Considering asynchronous programming rather than a multi-threaded approach suddenly becomes more relevant, and Scala's Futures can come in handy with only a few simple changes:
val executionContext = ExecutionContext.fromExecutorService(Executors.newFixedThreadPool(maxConcurrentJobs))

val tasks: List[Future[Unit]] = jobs
  .map(job =>
    Future {
      process(job)
    }(executionContext)
  )

Await.result(Future.sequence(tasks)(implicitly, executionContext), Duration.Inf)
With this minimal code change we can have massive benefits in cost reduction.

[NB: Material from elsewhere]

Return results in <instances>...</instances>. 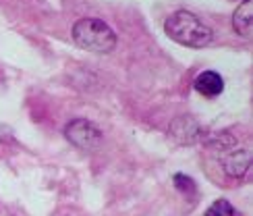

By default the thread pool count (i.e. the maximum number of concurrent runs) is actually the number of processors, just like the multi-threading approach. This is where the executionContext comes in handy to explicitly set the number of concurrent executions with the maxConcurrentJobs variable. This number can be as large as necessary to handle as many job across the entire EMR cluster regardless of how many cores are provisioned. The limit can now be based on the exact number of cores and the resource allocation required per individual job.

Conclusion

Even with the limitations of EMR clusters allowing only one job to run at any given time, as well as considering that only one static SparkSession object exists per Spark job, there are still efficient ways to work around these limitations.

Jobs can be refactored to enable consolidation of code repetition which in turn enables the possibilities of concurrent processing. This can significantly reduce cost of infrastructure and keep a clean code base that can be extensible.